Por meio do primeiro modo (Learning mode), a sociedade treina seus membros e lhes proporciona os meios para desenvolver o conhecimento, valores, representações, atitudes e habilidades necessárias para viverem em um ambiente permeado pela ciência e tecnologia. Por meio do segundo modo (Implication mode), a sociedade retira benefícios das habilidades dos indivíduos treinados para cumprir determinadas tarefas que envolvem a ciência e a tecnologia. Por meio do terceiro modo (Socio-organizational mode), a sociedade desenvolve as instituições dedicadas às atividades científicas e tecnológicas e seu controle reflexivo. Nessa perspectiva, Godin e Gingras (2000) propõem um modelo que integra as ciências e tecnologias como parte da cultura, conforme o modelo 3 da figura 2:

Figura 2- Three models of science and culture

Fonte: Godin; Gingras, 2000, p.53.

O modelo 1 corresponde ao modelo das duas culturas separadas, tal como apresentado por Snow em 1959 (1961). O segundo modelo separa também a ciência da cultura, mas concebe uma interlocução da ciência em direção da cultura por meio de mediadores. Godin e Gingras (2000) concebem a cultura científica e tecnológica como a expressão dos modos de apropriação individual e social da ciência e da tecnologia, o que envolve fenômenos sociais baseados num esforço coletivo na sua produção, difusão entre os pares ou por meio do ensino ou da divulgação da ciência e da tecnologia.
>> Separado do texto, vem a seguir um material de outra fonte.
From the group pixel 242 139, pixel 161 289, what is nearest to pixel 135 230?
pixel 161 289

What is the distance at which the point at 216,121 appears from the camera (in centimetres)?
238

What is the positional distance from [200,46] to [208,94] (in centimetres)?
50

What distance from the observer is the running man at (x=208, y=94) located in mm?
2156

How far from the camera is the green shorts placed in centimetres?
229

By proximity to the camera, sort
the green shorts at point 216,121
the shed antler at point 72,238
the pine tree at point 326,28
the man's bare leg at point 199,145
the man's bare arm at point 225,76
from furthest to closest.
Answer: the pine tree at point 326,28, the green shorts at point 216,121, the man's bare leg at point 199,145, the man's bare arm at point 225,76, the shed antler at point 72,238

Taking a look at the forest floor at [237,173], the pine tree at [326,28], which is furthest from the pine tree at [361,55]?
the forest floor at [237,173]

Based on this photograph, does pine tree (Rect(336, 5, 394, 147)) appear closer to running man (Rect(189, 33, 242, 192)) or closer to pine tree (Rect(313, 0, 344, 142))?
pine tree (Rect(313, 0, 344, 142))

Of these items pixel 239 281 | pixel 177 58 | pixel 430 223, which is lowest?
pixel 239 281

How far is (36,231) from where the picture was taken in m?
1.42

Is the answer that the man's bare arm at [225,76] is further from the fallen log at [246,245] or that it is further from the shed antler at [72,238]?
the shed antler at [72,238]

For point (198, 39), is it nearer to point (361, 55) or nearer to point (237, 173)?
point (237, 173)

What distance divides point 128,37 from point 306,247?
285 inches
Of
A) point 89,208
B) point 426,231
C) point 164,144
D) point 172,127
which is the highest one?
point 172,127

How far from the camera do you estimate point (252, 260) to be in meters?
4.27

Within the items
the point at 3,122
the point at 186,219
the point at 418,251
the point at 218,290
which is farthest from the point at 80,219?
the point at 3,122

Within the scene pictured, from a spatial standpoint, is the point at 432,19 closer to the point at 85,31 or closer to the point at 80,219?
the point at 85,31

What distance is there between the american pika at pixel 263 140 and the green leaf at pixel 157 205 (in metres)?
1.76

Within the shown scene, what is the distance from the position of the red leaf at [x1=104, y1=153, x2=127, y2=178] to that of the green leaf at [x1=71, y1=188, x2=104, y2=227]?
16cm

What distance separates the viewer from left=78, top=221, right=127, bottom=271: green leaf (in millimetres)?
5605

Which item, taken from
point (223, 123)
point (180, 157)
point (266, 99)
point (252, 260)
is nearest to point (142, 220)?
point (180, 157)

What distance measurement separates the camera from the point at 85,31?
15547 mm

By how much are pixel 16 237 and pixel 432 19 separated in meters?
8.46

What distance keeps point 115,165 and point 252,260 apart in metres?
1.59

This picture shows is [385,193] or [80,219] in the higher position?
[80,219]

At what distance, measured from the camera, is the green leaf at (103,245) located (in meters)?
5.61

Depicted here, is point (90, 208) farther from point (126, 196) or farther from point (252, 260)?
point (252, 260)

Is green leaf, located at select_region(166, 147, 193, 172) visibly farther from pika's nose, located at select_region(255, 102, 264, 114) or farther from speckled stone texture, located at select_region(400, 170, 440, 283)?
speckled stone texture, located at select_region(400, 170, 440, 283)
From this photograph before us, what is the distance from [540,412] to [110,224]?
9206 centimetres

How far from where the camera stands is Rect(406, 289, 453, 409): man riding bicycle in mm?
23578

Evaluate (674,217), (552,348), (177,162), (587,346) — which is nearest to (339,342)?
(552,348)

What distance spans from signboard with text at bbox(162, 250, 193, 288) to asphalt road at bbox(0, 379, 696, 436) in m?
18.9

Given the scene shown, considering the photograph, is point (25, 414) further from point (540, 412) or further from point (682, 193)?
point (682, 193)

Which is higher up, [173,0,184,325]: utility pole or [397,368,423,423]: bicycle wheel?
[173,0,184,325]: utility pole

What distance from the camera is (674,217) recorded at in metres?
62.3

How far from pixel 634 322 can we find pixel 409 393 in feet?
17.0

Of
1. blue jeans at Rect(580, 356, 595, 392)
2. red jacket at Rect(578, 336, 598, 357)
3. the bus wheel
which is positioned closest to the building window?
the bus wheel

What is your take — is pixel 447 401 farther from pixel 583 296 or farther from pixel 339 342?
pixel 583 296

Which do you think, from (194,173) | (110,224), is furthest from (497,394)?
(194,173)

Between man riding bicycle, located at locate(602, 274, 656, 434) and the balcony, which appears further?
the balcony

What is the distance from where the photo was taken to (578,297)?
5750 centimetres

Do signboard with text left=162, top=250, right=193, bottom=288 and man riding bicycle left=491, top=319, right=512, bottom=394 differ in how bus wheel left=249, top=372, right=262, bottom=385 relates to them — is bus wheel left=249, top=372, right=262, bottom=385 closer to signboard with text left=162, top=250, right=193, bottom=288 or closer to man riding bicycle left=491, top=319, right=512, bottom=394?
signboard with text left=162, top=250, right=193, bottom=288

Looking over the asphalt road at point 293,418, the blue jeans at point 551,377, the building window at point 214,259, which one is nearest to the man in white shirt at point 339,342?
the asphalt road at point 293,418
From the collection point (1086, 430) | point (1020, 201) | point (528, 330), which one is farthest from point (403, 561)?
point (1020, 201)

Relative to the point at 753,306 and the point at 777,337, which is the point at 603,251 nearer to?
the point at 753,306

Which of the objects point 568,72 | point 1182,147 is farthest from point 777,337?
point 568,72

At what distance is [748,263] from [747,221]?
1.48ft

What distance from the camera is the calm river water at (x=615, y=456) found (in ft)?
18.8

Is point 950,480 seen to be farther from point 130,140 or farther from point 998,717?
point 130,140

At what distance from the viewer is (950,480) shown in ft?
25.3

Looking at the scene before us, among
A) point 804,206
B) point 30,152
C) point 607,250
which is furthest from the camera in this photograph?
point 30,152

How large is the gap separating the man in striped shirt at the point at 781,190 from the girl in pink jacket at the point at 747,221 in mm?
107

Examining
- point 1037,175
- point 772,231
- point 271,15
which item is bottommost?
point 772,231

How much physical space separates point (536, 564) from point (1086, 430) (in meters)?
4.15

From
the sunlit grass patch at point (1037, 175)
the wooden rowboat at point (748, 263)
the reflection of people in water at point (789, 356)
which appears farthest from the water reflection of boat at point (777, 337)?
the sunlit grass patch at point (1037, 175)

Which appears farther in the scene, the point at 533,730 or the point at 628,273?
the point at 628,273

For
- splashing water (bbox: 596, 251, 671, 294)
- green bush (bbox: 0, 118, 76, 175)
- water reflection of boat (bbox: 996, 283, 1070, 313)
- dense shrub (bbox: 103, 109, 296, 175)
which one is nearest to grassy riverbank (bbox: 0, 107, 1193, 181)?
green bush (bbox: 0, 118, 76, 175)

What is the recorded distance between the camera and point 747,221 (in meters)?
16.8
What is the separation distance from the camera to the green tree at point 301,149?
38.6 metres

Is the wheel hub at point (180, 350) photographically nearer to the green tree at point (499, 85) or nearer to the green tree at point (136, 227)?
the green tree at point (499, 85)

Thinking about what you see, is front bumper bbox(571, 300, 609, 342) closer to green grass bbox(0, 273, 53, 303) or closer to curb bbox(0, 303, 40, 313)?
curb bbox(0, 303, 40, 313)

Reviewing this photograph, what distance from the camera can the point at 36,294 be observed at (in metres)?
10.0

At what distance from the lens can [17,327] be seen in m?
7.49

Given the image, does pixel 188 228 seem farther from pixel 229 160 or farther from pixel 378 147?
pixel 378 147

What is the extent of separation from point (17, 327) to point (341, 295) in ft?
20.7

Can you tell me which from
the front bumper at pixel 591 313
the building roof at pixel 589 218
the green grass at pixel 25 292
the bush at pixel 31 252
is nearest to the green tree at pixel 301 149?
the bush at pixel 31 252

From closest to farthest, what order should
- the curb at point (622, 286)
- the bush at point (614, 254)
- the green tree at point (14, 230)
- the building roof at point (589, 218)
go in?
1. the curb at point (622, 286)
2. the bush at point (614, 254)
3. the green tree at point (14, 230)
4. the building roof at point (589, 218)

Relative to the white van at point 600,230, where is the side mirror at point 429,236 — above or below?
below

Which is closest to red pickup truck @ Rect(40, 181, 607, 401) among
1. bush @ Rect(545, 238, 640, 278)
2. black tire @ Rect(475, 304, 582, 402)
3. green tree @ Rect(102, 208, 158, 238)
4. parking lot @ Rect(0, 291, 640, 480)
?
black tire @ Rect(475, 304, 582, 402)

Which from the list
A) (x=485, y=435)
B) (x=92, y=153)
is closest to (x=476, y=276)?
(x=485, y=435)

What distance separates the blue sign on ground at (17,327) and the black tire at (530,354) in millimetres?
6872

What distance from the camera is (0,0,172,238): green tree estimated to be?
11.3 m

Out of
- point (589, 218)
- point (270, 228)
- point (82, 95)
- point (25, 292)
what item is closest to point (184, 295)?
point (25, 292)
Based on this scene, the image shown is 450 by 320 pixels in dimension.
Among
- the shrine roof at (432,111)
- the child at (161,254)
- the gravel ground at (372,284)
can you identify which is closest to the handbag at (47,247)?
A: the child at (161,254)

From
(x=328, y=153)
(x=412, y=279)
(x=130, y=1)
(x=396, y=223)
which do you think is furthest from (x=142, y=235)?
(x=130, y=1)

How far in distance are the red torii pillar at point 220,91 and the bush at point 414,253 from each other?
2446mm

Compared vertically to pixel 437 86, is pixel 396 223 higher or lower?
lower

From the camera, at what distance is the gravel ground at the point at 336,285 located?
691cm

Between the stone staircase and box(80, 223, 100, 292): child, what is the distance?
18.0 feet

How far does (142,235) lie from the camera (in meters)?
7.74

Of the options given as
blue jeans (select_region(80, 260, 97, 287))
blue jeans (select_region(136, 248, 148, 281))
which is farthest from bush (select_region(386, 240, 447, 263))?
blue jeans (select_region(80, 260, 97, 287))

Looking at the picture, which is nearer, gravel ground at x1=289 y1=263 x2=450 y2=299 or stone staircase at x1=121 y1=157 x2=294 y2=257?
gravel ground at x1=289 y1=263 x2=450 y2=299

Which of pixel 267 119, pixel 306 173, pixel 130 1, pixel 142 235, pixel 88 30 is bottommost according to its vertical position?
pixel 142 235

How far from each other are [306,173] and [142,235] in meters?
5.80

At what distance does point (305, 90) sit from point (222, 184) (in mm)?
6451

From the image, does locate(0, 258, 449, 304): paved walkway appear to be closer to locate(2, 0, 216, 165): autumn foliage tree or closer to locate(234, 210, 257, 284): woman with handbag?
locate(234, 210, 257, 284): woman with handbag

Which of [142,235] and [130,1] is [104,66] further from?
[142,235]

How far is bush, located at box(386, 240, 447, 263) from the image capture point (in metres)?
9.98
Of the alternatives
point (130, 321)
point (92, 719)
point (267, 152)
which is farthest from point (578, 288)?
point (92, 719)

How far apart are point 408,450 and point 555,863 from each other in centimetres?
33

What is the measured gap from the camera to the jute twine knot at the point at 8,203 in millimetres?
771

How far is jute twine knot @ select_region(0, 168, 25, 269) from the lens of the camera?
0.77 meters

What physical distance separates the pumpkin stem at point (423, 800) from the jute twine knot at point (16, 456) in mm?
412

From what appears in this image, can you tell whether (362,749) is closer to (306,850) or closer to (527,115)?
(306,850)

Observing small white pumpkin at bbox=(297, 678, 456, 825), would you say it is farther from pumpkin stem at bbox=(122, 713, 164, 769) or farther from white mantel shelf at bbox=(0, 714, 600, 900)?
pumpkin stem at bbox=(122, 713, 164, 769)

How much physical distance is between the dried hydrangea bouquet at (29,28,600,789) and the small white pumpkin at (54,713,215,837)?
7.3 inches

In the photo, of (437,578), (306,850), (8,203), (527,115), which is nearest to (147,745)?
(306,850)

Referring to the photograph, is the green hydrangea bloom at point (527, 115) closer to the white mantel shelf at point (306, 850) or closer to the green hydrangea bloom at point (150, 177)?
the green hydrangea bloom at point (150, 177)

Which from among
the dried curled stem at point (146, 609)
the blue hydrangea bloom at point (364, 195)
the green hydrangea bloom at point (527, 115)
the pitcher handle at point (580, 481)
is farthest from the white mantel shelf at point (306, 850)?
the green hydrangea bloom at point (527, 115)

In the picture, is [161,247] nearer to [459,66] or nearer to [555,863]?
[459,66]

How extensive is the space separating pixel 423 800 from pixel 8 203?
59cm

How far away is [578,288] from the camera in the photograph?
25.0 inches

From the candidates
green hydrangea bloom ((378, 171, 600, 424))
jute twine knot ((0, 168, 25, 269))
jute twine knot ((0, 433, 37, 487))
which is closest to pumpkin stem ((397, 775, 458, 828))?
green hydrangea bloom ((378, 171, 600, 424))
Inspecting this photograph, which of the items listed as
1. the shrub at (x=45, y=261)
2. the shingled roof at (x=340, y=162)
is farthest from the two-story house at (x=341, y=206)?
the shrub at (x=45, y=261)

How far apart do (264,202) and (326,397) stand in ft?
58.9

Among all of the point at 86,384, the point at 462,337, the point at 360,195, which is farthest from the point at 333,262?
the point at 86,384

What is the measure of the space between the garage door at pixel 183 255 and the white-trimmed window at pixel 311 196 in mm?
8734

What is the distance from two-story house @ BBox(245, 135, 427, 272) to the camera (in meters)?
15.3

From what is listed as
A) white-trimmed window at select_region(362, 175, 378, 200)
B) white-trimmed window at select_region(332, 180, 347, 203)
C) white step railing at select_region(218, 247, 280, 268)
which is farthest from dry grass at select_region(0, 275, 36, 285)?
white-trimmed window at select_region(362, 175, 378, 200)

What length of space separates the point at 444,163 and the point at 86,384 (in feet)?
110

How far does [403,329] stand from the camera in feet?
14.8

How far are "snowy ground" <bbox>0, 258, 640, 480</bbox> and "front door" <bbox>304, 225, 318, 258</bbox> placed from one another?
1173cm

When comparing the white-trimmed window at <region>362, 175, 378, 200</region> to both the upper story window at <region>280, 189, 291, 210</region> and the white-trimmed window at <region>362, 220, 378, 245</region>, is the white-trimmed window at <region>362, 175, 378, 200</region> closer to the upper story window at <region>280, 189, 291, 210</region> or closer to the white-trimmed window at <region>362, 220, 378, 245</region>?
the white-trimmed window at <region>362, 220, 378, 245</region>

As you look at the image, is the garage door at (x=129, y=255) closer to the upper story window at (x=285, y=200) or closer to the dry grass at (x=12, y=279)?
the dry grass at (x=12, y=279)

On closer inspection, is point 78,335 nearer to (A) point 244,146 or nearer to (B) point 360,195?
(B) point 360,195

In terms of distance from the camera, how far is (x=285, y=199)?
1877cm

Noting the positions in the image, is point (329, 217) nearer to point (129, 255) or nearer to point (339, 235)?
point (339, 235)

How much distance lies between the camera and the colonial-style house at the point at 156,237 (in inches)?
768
Assim estes autores defendem o terceiro modelo da figura 2, em que a científica e tecnológica são incluídas na cultura.

Vogt (2003) propõe representar a dinâmica da cultura científica na forma de uma espiral, a ―espiral da cultura científica‖ (FIGURA 3):

Figura 3 - A Espiral da Cultura Científica

Fonte: Vogt, 2003.

No primeiro quadrante, encontra-se o sistema de produção e de difusão do conhecimento científico (os centros de pesquisa, os órgãos governamentais, as agências de fomento, os congressos, as revistas científicas), em que os cientistas são destinadores e destinatários da ciência. No segundo, estão o ensino de ciências e a formação de cientistas (as universidades, o sistema de Ensinos Fundamental e Médio) em que os cientistas e os professores são destinadores da ciência e os estudantes são destinatários. No terceiro, encontramos os museus e as feiras de ciências sendo que cientistas, professores, diretores de museus são os destinadores e os estudantes e mais amplamente o público jovem (e podemos acrescentar todos os visitantes) são os destinatários. No quarto quadrante, estão as atividades próprias da divulgação científica nas revistas de divulgação científica, nas páginas e editorias dos jornais voltadas para o tema, nos programas de televisão que têm cientistas e jornalistas como destinadores e a sociedade em geral como destinatária. Nesse sentido,

Importa observar que, nessa forma de representação, a espiral da cultura científica, ao cumprir o ciclo de sua evolução, retornando ao eixo de partida, não regressa, contudo, ao mesmo ponto de início, mas a um ponto alargado de conhecimento e de participação da cidadania no processo dinâmico da ciência e de suas relações com a sociedade, abrindo-se com a sua chegada ao ponto de partida. Em não havendo descontinuidade no processo, um novo ciclo de enriquecimento e de participação ativa dos atores em cada um dos momentos de sua evolução se inicia. (VOGT, 2005, p.11).

Esse último ponto rompe com a visão linear de transmissão unilateral de uma comunidade científica em direção de um publico leigo e passivo, uma vez que a sociedade influencia o próprio sistema de produção da ciência.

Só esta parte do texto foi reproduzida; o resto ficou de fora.